I have created a shared object and access it from two different program and measuring the time.
DATA array is the shared object between two processes.<
I my opinion we can't predict the cache behavior as per your case.
It also depends upon your H/W which, you have not mentioned (like how many CPU cores(physical or logical) are present).
We can't say that program_2 will be scheduled on the same core and just after program_1 because it totally depends upon OS scheduler. So program_2 may use cache filled by program_1 or not.
It's possible that the cache is flushed out due to some other program which was scheduled just after program_1.
You didn't describe exactly how you run the different versions (different processes?), but assuming they're sequential - It is possible that you're seeing the affect of sleep()

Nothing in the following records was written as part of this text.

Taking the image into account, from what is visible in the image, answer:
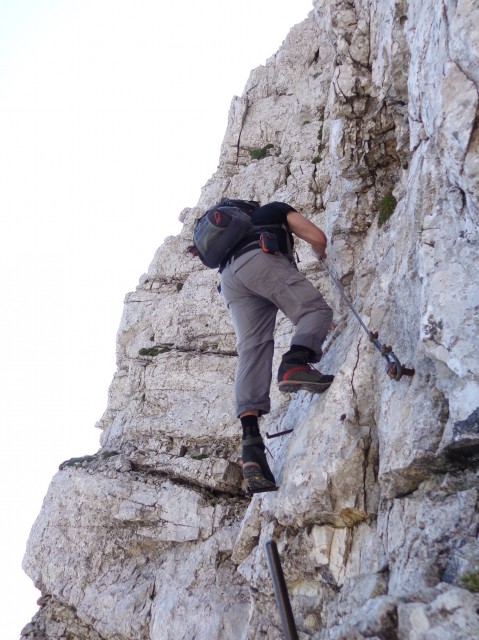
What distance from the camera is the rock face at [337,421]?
4992 millimetres

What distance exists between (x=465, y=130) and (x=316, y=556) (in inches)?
217

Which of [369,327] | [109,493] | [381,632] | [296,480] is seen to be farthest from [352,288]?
[109,493]

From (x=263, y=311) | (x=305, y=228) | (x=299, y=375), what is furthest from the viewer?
(x=263, y=311)

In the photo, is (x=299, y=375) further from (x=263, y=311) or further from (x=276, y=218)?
(x=276, y=218)

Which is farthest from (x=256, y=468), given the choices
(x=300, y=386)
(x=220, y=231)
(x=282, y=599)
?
(x=220, y=231)

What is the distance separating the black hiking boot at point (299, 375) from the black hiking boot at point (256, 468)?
100cm

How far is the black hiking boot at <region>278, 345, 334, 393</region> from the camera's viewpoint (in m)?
7.43

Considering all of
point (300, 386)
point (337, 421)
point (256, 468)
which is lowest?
point (256, 468)

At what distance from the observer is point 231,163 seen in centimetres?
1866

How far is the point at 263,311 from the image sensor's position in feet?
29.1

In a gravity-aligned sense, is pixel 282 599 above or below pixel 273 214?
below

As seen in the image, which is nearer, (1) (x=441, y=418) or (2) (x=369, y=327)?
(1) (x=441, y=418)

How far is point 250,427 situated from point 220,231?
10.9ft

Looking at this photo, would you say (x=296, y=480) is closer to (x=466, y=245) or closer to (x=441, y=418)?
(x=441, y=418)
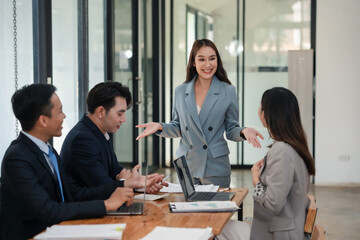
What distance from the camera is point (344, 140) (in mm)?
8055

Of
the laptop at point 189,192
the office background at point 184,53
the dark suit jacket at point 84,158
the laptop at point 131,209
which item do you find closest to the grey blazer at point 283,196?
the laptop at point 189,192

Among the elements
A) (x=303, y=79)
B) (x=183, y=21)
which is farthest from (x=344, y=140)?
(x=183, y=21)

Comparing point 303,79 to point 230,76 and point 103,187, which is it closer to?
point 230,76

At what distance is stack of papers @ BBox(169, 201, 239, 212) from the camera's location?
277 cm

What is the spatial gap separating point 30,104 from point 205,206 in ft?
3.34

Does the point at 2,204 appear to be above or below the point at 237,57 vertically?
below

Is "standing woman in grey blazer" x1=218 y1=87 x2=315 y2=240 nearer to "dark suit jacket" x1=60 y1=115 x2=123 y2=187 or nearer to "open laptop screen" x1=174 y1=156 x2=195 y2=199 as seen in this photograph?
"open laptop screen" x1=174 y1=156 x2=195 y2=199

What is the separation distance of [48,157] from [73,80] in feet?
8.59

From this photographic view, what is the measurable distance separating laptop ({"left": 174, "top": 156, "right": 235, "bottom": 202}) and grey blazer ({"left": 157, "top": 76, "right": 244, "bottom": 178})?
50cm

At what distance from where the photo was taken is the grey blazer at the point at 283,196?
2.65 m

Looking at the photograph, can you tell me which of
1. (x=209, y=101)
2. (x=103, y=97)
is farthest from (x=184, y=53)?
(x=103, y=97)

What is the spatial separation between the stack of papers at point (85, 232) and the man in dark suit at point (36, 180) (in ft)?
0.54

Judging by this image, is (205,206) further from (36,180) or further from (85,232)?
(36,180)

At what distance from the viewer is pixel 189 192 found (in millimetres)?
3088
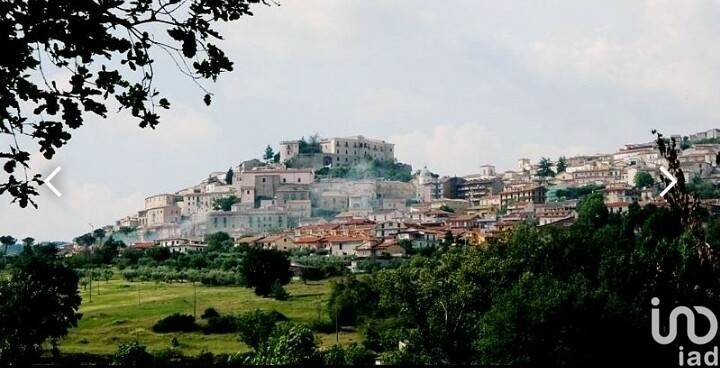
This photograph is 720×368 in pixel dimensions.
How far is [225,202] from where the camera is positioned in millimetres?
112500

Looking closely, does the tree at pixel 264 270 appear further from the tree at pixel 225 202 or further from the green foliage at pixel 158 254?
the tree at pixel 225 202

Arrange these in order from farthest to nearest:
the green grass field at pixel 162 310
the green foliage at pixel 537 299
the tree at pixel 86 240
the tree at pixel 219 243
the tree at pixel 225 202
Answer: the tree at pixel 225 202 < the tree at pixel 86 240 < the tree at pixel 219 243 < the green grass field at pixel 162 310 < the green foliage at pixel 537 299

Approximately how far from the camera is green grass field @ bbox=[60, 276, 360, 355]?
32.3 metres

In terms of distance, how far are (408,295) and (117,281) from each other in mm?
29538

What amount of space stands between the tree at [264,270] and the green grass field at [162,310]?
21.1 inches

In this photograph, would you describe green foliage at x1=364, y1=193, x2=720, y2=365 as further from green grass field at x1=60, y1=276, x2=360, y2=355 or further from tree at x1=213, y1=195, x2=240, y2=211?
tree at x1=213, y1=195, x2=240, y2=211

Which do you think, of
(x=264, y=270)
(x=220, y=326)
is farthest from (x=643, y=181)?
(x=220, y=326)

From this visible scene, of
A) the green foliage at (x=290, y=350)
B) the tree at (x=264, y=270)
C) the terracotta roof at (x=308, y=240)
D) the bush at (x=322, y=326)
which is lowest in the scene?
the bush at (x=322, y=326)

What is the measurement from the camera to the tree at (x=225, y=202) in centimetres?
11169

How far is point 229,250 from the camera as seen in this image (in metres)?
73.9

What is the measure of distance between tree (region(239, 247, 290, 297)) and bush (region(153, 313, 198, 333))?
7.94m

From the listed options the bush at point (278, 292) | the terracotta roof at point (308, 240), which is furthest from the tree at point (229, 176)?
the bush at point (278, 292)

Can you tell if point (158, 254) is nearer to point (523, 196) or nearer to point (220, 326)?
point (220, 326)

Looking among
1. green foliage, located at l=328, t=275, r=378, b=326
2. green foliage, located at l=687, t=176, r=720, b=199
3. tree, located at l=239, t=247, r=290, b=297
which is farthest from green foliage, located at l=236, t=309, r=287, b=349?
green foliage, located at l=687, t=176, r=720, b=199
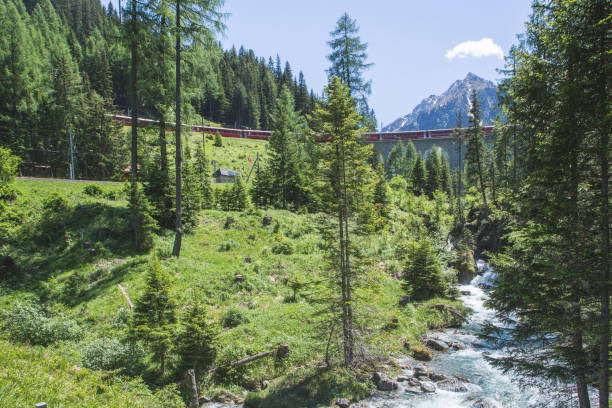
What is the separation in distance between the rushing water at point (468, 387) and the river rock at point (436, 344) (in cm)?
43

It depends of course on the exact implementation and HW, but it's very likely to send your CPU into some power-saving/sleep state (that's what it's designed for). If that's the case, then the core caches will have to be flushed as part of the process, and you'll wake-up with cold caches. The whie loop on the other hand is intended to do a busy wait loop while grinding your CPU and keeping it alive (along with the caches), unless you happen to get a context switch along the way.
The exact details would again depend on implementation, on x86 you can use inline assembly to invoke monitor+mwait instructions that allow you to specify the exact C-state depth you want to achieve. The deeper it is, the more caches will get closed (mostly relevant for the L3).